→ Given request
Set down, word for word, everything in the jQMC release notes below from "Choose a tag" down to "producing NaN energies.".

→ Reading passage

⁂

Skip to content

Releases: jqmc-project/jQMC

v0.2.2

Choose a tag to compare

@kousuke-nakano kousuke-nakano released this 02 Jun 00:42
262c64c

Stable release since v0.1.0. v0.2.2 ships everything accumulated across four alphas (v0.2.0a1, v0.2.1a1, v0.2.1a2, v0.2.2a1) plus a final round of polish. Per-alpha sections are preserved below; this entry is a roll-up of the highlights from v0.1.0 to v0.2.2.

Highlights (v0.1.0 -> v0.2.2)

Optimization

  • Linear Method (LM) optimizer integrated under method="sr" with a unified use_lm / lm_subspace_dim hierarchy (plain SR / aSR / LM). New |v_0|^2 < 0.9 fallback to plain SR keeps non-linear-regime updates from producing NaN energies.
  • Adaptive learning rate for Stochastic Reconfiguration.
  • MO optimization for JSD via the projection method with Attacalite-Sorella regularization, plus geminal AO -> MO projection.
  • AO basis optimization (opt_J3_basis_coeff/exp, opt_lambda_basis_coeff/exp) with shell-shared constraint and dual symmetrization.
  • Distributed tall-CG SR solver via psum, removing mpi_size-scaling memory in the SR solve.

Performance

  • Fast-update use across MCMC / VMC / LRDMC, with mat-vec hot paths converted to GEMM for better GPU utilization.
  • On-GPU VMC optimization with use_device_collectives auto-selected by JAX backend; multi-GPU run_optimize supported.
  • LU -> SVD in determinant / geminal / GFMC_n / GFMC_t for ill-conditioned stability; Cartesian / Spherical AO conversion (Cartesian GTOs are substantially faster on GPU); ECP fast path (compute_ecp_coulomb_potential_fast).

Numerical precision

  • Mixed-precision support with "full" / "mixed" modes and per-zone dtype control. Three explicit design principles. AGP/SD geminal stays fp64 to prevent log|det| amplification; electron-nucleus r - R differences are reconstructed in fp64 before downcast to avoid catastrophic cancellation. ao_grad_lap and mo_grad_lap zones are split for finer-grained control.

Features

  • LRDMC atomic forces with the Pathak-Wagner regularization.
  • Runtime-selectable Jastrow forms: jastrow_1b_type and jastrow_2b_type (exp / pade).
  • use_swct flag to toggle Space Warp Coordinate Transformation in MCMC and GFMC_n / GFMC_t.

jqmc_workflow automation package

  • jqmc-workflow is introduced as a multi-stage QMC pipeline orchestrator (WF conversion -> VMC opt -> MCMC / LRDMC production) with automatic step estimation, checkpointing, and remote job management.

bug fixes

  • GFMC_n / GFMC_t spin-polarized (n_up != n_dn, n_dn >= 1) MPI bug.
  • MPI deadlock in max_time / stop_flag checks; Allreduce vs allreduce for scalars.
  • Optimizer step estimation; force NaN; MCMC memory overflow from r_up_history / r_dn_history storage.

Infrastructure

  • Restart files migrated from pickle .chk to HDF5 .h5 (no backward compatibility).
  • Ruff lint pipeline (jqmc-lint-ruff.yml) and pre-commit updates; non-ASCII cleanup across code and docstrings.

⁂

→ Dataset content
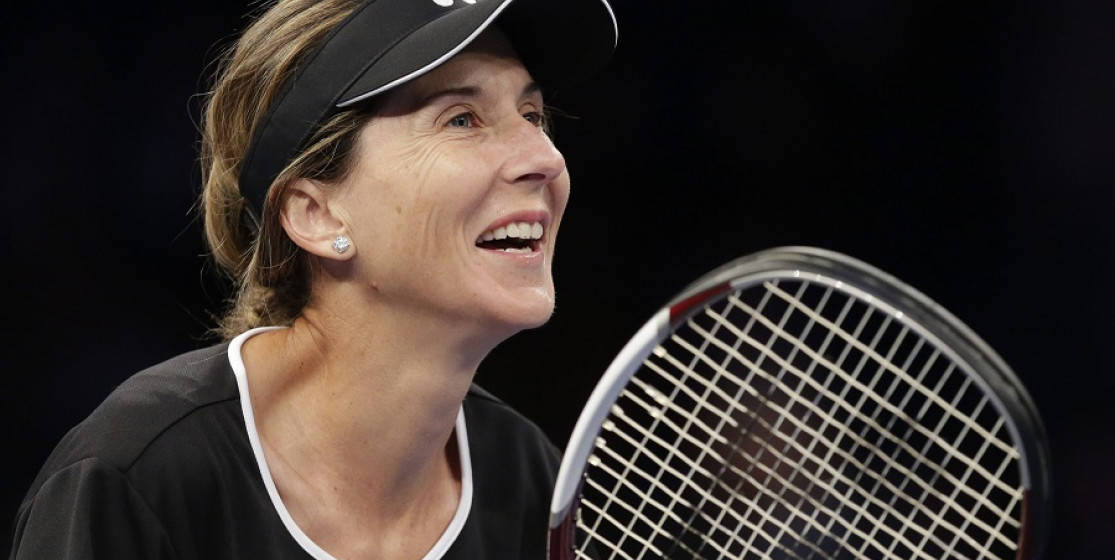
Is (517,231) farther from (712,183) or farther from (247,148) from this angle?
(712,183)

⁂

→ Problem solution
Choose a tag to compare

@kousuke-nakano kousuke-nakano released this 02 Jun 00:42
262c64c

Stable release since v0.1.0. v0.2.2 ships everything accumulated across four alphas (v0.2.0a1, v0.2.1a1, v0.2.1a2, v0.2.2a1) plus a final round of polish. Per-alpha sections are preserved below; this entry is a roll-up of the highlights from v0.1.0 to v0.2.2.

Highlights (v0.1.0 -> v0.2.2)

Optimization

  • Linear Method (LM) optimizer integrated under method="sr" with a unified use_lm / lm_subspace_dim hierarchy (plain SR / aSR / LM). New |v_0|^2 < 0.9 fallback to plain SR keeps non-linear-regime updates from producing NaN energies.